After the SARS-CoV-1
pandemic ended, I employed similar approaches to identify new druggable targets
in influenza viruses and also potential drugs for treating influenza infection.
After screening numerous compounds in cell-based infection assays and
subsequent mechanistic studies, in 2010 I published in Nature Biotechnology an article detailing the ground-breaking discovery of influenza A nucleoprotein
(NP) as a novel druggable antiviral target and a compound which I named
"nucleozin" as a potent antagonist of the nucleoprotein (Figure 2).
Figure 2. Nucleozin blocked nuclear accumulation of influenza A NP in virus-infected A549 cells. Cells were infected with the A/WSN/33 virus (10 MOI) in the presence or absence of 1μM nucleozin. Influenza A NP accumulated in the nucleus at early infection stage and was distributed exclusively in the cytoplasm at late infection stage in the absence of nucleozin. At the indicated time point, cells were fixed and DAPI staining and mouse anti-influenza A NP antibodies were used to define the locations of the nucleus and viral NP respectively.
This article was the
first Hong Kong-led study published in this prestigious journal.
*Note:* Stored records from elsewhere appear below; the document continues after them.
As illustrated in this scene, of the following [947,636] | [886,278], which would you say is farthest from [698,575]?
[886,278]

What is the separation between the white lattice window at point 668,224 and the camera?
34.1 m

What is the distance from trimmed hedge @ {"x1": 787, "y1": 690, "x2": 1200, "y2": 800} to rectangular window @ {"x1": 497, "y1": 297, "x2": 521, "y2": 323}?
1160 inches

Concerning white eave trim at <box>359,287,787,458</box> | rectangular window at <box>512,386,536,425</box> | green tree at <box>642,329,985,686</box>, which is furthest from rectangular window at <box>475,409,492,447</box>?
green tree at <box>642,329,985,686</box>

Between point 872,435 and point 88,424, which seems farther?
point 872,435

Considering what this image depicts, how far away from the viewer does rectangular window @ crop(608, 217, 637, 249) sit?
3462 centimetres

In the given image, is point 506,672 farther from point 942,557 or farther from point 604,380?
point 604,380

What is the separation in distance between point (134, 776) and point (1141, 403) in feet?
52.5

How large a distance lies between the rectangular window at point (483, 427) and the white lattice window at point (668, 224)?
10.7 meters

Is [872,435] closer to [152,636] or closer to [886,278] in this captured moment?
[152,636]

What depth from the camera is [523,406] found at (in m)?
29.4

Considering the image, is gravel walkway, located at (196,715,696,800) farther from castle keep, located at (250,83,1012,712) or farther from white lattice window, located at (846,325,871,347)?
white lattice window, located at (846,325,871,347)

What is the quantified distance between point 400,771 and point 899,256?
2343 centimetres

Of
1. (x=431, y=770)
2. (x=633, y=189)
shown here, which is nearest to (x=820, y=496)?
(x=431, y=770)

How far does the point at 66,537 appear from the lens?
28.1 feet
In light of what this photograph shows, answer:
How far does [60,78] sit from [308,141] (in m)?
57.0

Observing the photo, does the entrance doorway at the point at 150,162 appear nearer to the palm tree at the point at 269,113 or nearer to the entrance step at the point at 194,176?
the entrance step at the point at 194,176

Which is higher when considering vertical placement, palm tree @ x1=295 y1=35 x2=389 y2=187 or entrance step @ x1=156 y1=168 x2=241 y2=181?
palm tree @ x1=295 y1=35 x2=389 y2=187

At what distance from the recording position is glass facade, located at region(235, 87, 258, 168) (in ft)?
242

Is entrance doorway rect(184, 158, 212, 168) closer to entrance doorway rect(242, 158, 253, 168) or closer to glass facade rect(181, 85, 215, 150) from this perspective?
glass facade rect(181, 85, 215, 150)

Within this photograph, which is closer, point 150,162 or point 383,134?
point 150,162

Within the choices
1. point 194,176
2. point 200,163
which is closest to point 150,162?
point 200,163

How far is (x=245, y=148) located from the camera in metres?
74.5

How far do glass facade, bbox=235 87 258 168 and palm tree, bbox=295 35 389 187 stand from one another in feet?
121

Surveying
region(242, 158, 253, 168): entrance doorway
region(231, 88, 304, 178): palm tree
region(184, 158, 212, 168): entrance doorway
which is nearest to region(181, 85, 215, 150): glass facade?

The study on
nucleoprotein as a druggable target has been influential as it opened up new
avenues in exploring viral structural proteins as potential drug targets for
small-molecule chemotherapy. Nucleozin was licensed out to the pharmaceutical
industry for the development of a novel anti-influenza drug.
In the following
decade, using very similar approaches, students, colleagues and I continued to
identify many new inhibitors covering different druggable targets in pandemic
and seasonal influenza viruses including MERS-CoV, Zika virus, EV-71 virus,
Poliovirus, and SARS-CoV-2 virus. I received the HKU Faculty Research Output Prize
in 2010, the Innovation Academy Award from the International Consortium of
Prevention and Control of Infection (ICPIC) in Geneva, Switzerland, in 2017,
and the 2019 State Scientific and Technological Progress Award from the Chinese
government. I am now also engaged in the InnoHK program, working with a team of
researchers led by Prof Yuen at Centre for Virology, Vaccinology and
Therapeutics (CVVT), for the development of effective broad-spectrum antivirals
for the treatment of respiratory viral infections.